Моя карронада оказалась расположенной как раз напротив медного поручня, на который неизменно облокачивался на молитве коммодор. Находясь дважды в день в столь близком соседстве, мы не могли не запомнить друг друга в лицо. Этому счастливому обстоятельству следует приписать то, что вскоре после прибытия домой мы без труда узнали один другого, случайно встретившись в Вашингтоне на балу, данном российским послом бароном Бодиско [308]. И хотя на фрегате коммодор никогда никаким образом не обращался ко мне — так же как и я к нему, — здесь, на приеме у посла, мы сделались исключительно разговорчивы, и я не преминул заметить, что в толпе иноземных сановников и магнатов со всех концов Америки мой достойный друг не выглядел такой уж высокопоставленной личностью, как тогда, когда он в полном одиночестве облокачивался о медный поручень на шканцах «Неверсинка». Подобно многим другим господам, он представал в самом выгодном свете и пользовался наибольшим уважением в своей домашней среде, на фрегате.

Наши утренние и вечерние построения приятно разнообразились в течение нескольких недель незначительным обстоятельством, доставлявшим кое-кому из нас изрядное удовольствие.

В Кальяо половина коммодорского салона была гостеприимно предоставлена семейству аристократического на вид магната, назначенного перуанским послом при бразильском дворе в Рио. Этот величественный дипломат носил длинные закрученные усы, почти опоясывавшие его рот. Матросы уверяли, что он похож на крысу, просунувшую морду сквозь пучок пеньки, или на обезьяну из Сантьяго, выглядывающую из-за куста опунции.
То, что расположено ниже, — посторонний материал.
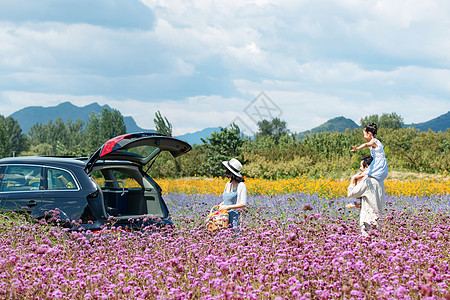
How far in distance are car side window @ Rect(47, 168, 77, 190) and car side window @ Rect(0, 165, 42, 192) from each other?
151mm

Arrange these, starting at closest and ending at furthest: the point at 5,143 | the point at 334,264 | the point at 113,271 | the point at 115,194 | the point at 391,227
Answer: the point at 334,264
the point at 113,271
the point at 391,227
the point at 115,194
the point at 5,143

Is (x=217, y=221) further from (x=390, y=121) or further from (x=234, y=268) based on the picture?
(x=390, y=121)

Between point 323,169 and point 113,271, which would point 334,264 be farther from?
point 323,169

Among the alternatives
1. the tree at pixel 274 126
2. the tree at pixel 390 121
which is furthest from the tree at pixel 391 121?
the tree at pixel 274 126

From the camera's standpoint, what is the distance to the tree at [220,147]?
998 inches

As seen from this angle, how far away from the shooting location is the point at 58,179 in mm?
6184

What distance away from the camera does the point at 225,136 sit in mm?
26297

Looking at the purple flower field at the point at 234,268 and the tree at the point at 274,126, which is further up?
the tree at the point at 274,126

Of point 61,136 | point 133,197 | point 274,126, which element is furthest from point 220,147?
point 61,136

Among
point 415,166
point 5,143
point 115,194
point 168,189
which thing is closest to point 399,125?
point 5,143

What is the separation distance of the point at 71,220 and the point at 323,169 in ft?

Его сопровождала необыкновенно красивая жена и еще более красивая девочка лет шести. Между этим черноглазым цыганенком и нашим священником вскоре возникли самые сердечные чувства и взаимное благорасположение. Дело дошли до того, что они почти все время проводили вместе. И всякий раз когда барабан бил сбор и матросы торопились на свои посты, маленькая сеньорита опережала их всех, чтобы занять место у шпиля, где она имела обыкновение стоять рядом с капелланом, держа его за руку и лукаво поглядывая на него.
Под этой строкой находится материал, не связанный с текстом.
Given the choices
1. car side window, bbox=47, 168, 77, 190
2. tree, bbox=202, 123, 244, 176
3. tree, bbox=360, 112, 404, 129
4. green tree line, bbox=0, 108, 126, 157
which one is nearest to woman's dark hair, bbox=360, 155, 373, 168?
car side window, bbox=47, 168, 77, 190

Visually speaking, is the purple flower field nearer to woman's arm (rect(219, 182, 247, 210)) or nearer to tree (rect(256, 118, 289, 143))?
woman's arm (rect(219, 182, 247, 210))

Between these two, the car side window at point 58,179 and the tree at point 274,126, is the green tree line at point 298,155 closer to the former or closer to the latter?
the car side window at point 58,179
Какое облегчение от суровости нашей военной дисциплины — суровости, не ослабевавшей даже во время молитв у престола господа нашего, одного и того же как для коммодора, так и для юнги-вестового, — было видеть эту прелестную маленькую девочку, стоящую между тридцатидвухфунтовыми пушками и время от времени бросающую удивленный, полный жалости взгляд на стоящие рядом с ней шеренги сумрачных матросов.